ABOUT THIS EXERCISE:
Reproduce without any pictures the lines from the one that contains "United States, site archbold_FL-29." through the end of the records, exactly as written.
==== DATA TO EXAMINE ====
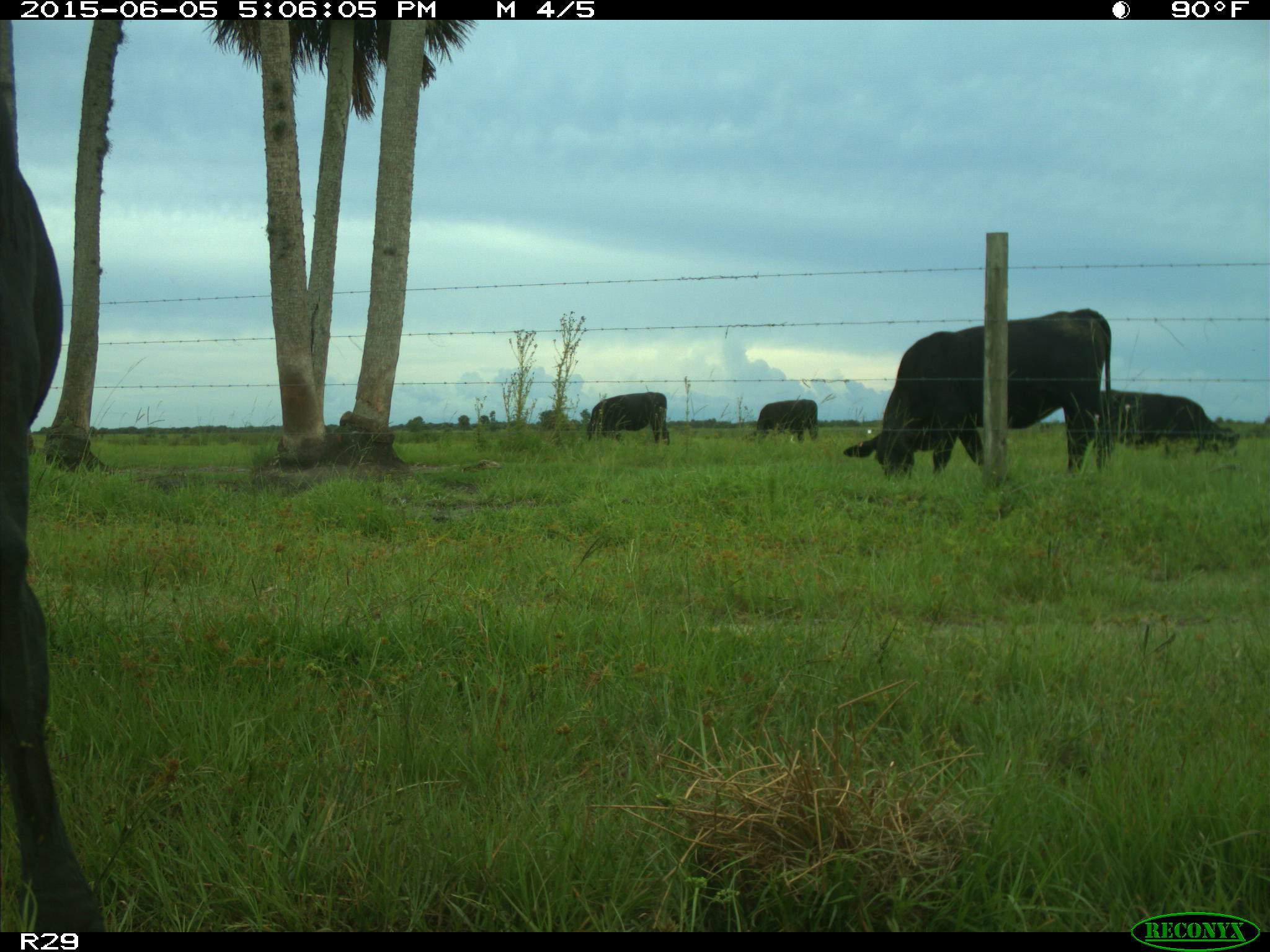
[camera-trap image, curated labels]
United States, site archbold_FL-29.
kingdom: Animalia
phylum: Chordata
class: Mammalia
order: Artiodactyla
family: Bovidae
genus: Bos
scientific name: Bos taurus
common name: domestic cow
Bos taurus (domestic cow).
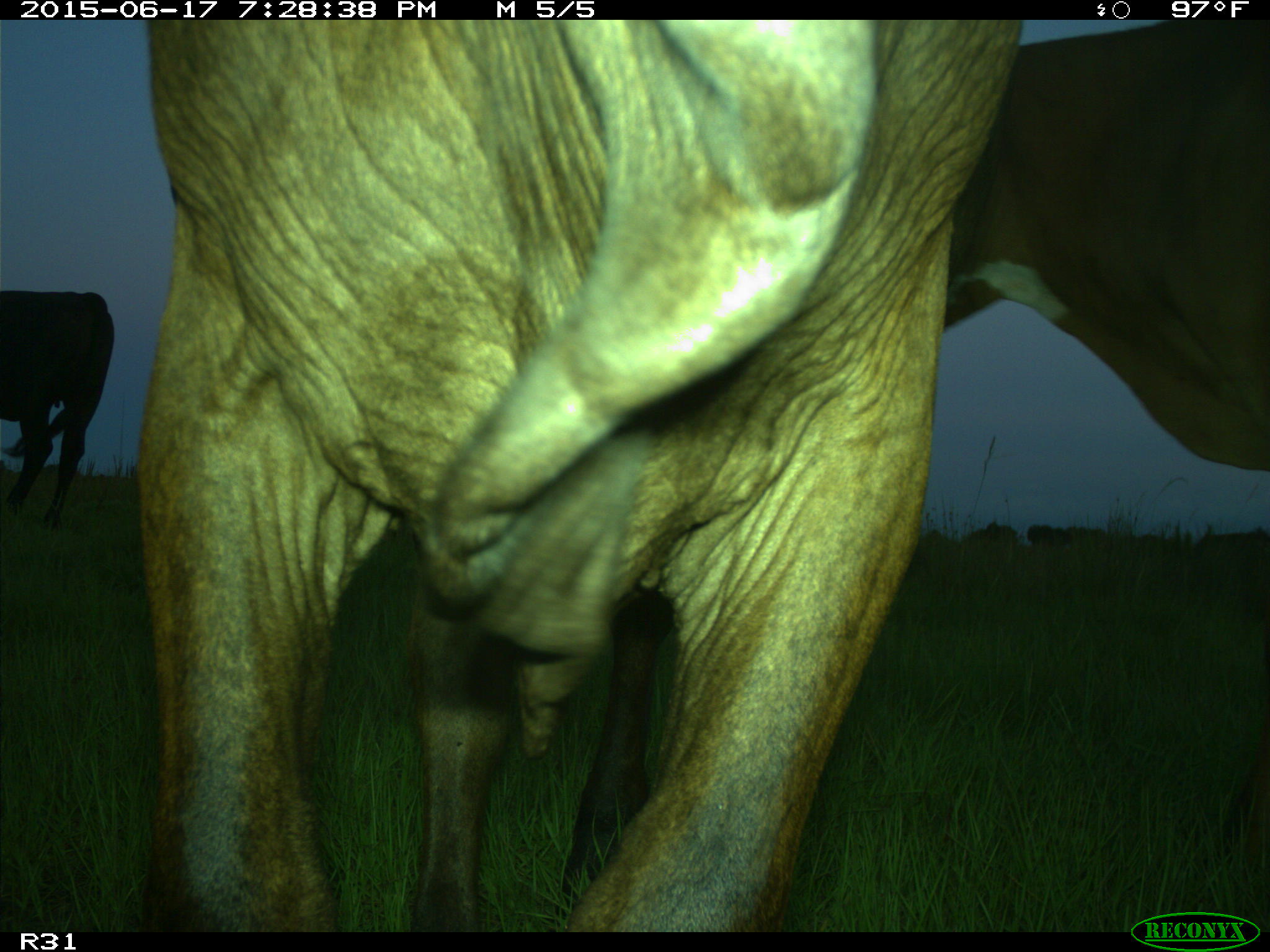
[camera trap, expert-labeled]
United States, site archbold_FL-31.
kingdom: Animalia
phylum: Chordata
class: Mammalia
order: Artiodactyla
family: Bovidae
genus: Bos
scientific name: Bos taurus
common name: domestic cow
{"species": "Bos taurus (domestic cow)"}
====
COMPLETED TASK:
United States, site archbold_FL-29.
kingdom: Animalia
phylum: Chordata
class: Mammalia
order: Artiodactyla
family: Bovidae
genus: Bos
scientific name: Bos taurus
common name: domestic cow
Bos taurus (domestic cow).
[camera trap, expert-labeled]
United States, site archbold_FL-31.
kingdom: Animalia
phylum: Chordata
class: Mammalia
order: Artiodactyla
family: Bovidae
genus: Bos
scientific name: Bos taurus
common name: domestic cow
{"species": "Bos taurus (domestic cow)"}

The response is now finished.